Does this really happen ? Have we checked the data related to births to verify its correctness or we are sure formula works because we believe probability has been proved useful over 3 centuries or we just do it this way because it is mathematical formula ?

or is it just a mathematical formula ?

• I am unable to see how the first bullet applies to the numbered statements. It's a fact, though, that biology will not serve to demonstrate the incorrectness or lack thereof of any general mathematical principle or definition: that's not how science or math work.
– whuber
Nov 18, 2018 at 18:00
• based on "If first child was a boy then they have 33% chance of 2nd child will be girl", maybe you should go back to that video again. Nov 19, 2018 at 3:05
• @user158565 33% = 1/3 Nov 19, 2018 at 4:19
• @whuber you shook up my beliefs about Math and Science but then you leave without saying anything to read more on how science and math work :( Nov 19, 2018 at 4:21
• at least one of them is a girl $\ne$ first child was a boy Nov 19, 2018 at 5:18

No, this is not true in real life: There are good theoretical reasons, and ample empirical data, suggesting that the sex of siblings is positively correlated (very weakly), such that a family that already has a girl as their first child is more likely to have another girl than a boy. Early empirical analysis of this matter can be found in Harris and Gunstad (1930) and James (1975). Essentially this occurs because the sex of each child gives some statistical information on underlying causal characteristics relating to the parents and their conception of children, and this induces (very weak) positive correlation in the sex of siblings (on this latter point, see e.g., O'Neill 2009).

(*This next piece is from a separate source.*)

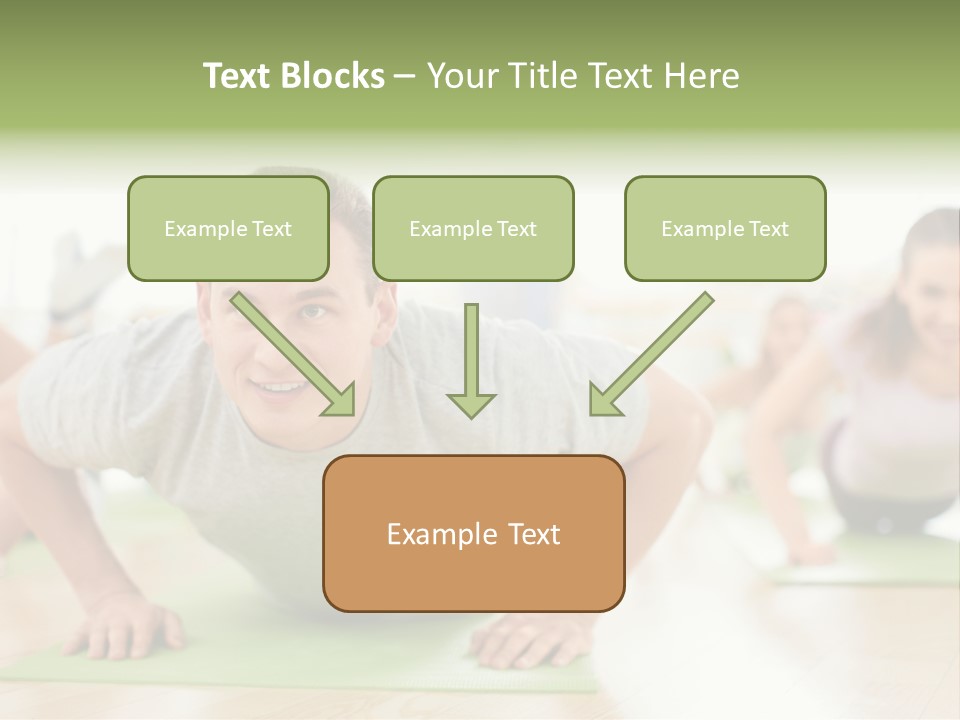 Text Blocks – Your Title Text Here

Example Text

Example Text

Example Text

Example Text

• The papers by Harris and Gunstad (1930) and James (1975) were brilliant. They convinced, it is not just by chance that someone gets a boy/girl as 2nd child but something different than "chance" is going on. So, in your first sentence you say its not true and then you with your data and proved its true. Why say "not true" in first place ? Nov 19, 2018 at 4:17
• @Arnuld: Perhaps I misunderstood your question, but I took you to be asking whether it is really true that the sex of each child is independent with a fifty-fifty chance of a boy or girl (since that is the underlying assumption of the toy problem in your question). The papers cited here are saying that these events are not statistically independent; the sex of children from the same parents is positively correlated. This would mean that the toy problem in your question approximates --but does not exactly follow-- births in real life.
– Ben
Nov 19, 2018 at 4:26
• @Arnuld: In other words, I am saying that if a couple's first child is a girl, then their second child will be a girl with probability (slightly) higher than 50%.
– Ben
Nov 19, 2018 at 4:27
• Let me see if I get your point. Yeah, Probability (as in above toy-problem :) ) can not be exactly true for every couple out in the world. Based on data from excellent papers, our guess a.k.a probability seems to be holding good for population on whole than to a specific couple. I completely understand whole vs specific thing. Is this what you are saying ? Nov 19, 2018 at 4:34
• Not really --- the issue is not a distinction between specific couples versus the whole population. For a specific couple, the data (and accompanying theoretical statistical arguments) tell us to expect slight positive correlation between the sex of children. The population is just the aggregate of all child-bearing couples, and in the population this manifests in higher proportions of boys born in families that already have more boys, and vice versa (see e.g., Table of proportions of boys in James 1975).